Saved data entries:
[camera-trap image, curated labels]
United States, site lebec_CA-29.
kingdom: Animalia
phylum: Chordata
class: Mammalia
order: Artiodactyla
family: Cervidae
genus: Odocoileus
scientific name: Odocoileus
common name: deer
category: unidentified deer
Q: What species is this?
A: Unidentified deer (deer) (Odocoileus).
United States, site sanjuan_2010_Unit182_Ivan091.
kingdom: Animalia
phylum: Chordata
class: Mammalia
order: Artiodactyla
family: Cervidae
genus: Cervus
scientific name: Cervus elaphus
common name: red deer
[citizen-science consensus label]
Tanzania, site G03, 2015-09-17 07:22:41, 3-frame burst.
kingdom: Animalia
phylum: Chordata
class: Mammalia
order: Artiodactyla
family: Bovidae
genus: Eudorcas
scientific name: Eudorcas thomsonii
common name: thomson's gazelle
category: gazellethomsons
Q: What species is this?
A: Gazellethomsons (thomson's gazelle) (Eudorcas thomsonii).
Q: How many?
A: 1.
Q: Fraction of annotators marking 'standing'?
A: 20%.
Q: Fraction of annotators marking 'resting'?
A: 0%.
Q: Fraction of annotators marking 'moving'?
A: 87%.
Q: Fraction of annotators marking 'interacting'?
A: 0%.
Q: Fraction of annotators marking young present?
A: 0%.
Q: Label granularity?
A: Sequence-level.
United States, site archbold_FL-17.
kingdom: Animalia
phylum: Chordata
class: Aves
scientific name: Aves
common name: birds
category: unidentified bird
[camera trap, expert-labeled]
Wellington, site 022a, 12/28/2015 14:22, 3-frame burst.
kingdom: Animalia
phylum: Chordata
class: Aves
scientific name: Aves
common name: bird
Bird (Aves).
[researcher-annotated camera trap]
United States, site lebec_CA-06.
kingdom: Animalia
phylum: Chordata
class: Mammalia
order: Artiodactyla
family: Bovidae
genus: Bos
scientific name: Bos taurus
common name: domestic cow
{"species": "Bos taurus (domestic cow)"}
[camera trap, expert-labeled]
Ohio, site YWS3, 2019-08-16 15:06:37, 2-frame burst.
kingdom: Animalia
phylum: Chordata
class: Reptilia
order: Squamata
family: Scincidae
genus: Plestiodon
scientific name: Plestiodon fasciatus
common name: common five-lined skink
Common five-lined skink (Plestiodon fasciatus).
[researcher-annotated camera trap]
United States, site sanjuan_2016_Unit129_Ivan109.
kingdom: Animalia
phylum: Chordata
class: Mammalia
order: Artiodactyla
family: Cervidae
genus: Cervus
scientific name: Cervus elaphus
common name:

Problem:
Retyping every entry exactly is the whole of the task.

Solution for this exercise:
[camera-trap image, curated labels]
United States, site lebec_CA-29.
kingdom: Animalia
phylum: Chordata
class: Mammalia
order: Artiodactyla
family: Cervidae
genus: Odocoileus
scientific name: Odocoileus
common name: deer
category: unidentified deer
Q: What species is this?
A: Unidentified deer (deer) (Odocoileus).
United States, site sanjuan_2010_Unit182_Ivan091.
kingdom: Animalia
phylum: Chordata
class: Mammalia
order: Artiodactyla
family: Cervidae
genus: Cervus
scientific name: Cervus elaphus
common name: red deer
[citizen-science consensus label]
Tanzania, site G03, 2015-09-17 07:22:41, 3-frame burst.
kingdom: Animalia
phylum: Chordata
class: Mammalia
order: Artiodactyla
family: Bovidae
genus: Eudorcas
scientific name: Eudorcas thomsonii
common name: thomson's gazelle
category: gazellethomsons
Q: What species is this?
A: Gazellethomsons (thomson's gazelle) (Eudorcas thomsonii).
Q: How many?
A: 1.
Q: Fraction of annotators marking 'standing'?
A: 20%.
Q: Fraction of annotators marking 'resting'?
A: 0%.
Q: Fraction of annotators marking 'moving'?
A: 87%.
Q: Fraction of annotators marking 'interacting'?
A: 0%.
Q: Fraction of annotators marking young present?
A: 0%.
Q: Label granularity?
A: Sequence-level.
United States, site archbold_FL-17.
kingdom: Animalia
phylum: Chordata
class: Aves
scientific name: Aves
common name: birds
category: unidentified bird
[camera trap, expert-labeled]
Wellington, site 022a, 12/28/2015 14:22, 3-frame burst.
kingdom: Animalia
phylum: Chordata
class: Aves
scientific name: Aves
common name: bird
Bird (Aves).
[researcher-annotated camera trap]
United States, site lebec_CA-06.
kingdom: Animalia
phylum: Chordata
class: Mammalia
order: Artiodactyla
family: Bovidae
genus: Bos
scientific name: Bos taurus
common name: domestic cow
{"species": "Bos taurus (domestic cow)"}
[camera trap, expert-labeled]
Ohio, site YWS3, 2019-08-16 15:06:37, 2-frame burst.
kingdom: Animalia
phylum: Chordata
class: Reptilia
order: Squamata
family: Scincidae
genus: Plestiodon
scientific name: Plestiodon fasciatus
common name: common five-lined skink
Common five-lined skink (Plestiodon fasciatus).
[researcher-annotated camera trap]
United States, site sanjuan_2016_Unit129_Ivan109.
kingdom: Animalia
phylum: Chordata
class: Mammalia
order: Artiodactyla
family: Cervidae
genus: Cervus
scientific name: Cervus elaphus
common name:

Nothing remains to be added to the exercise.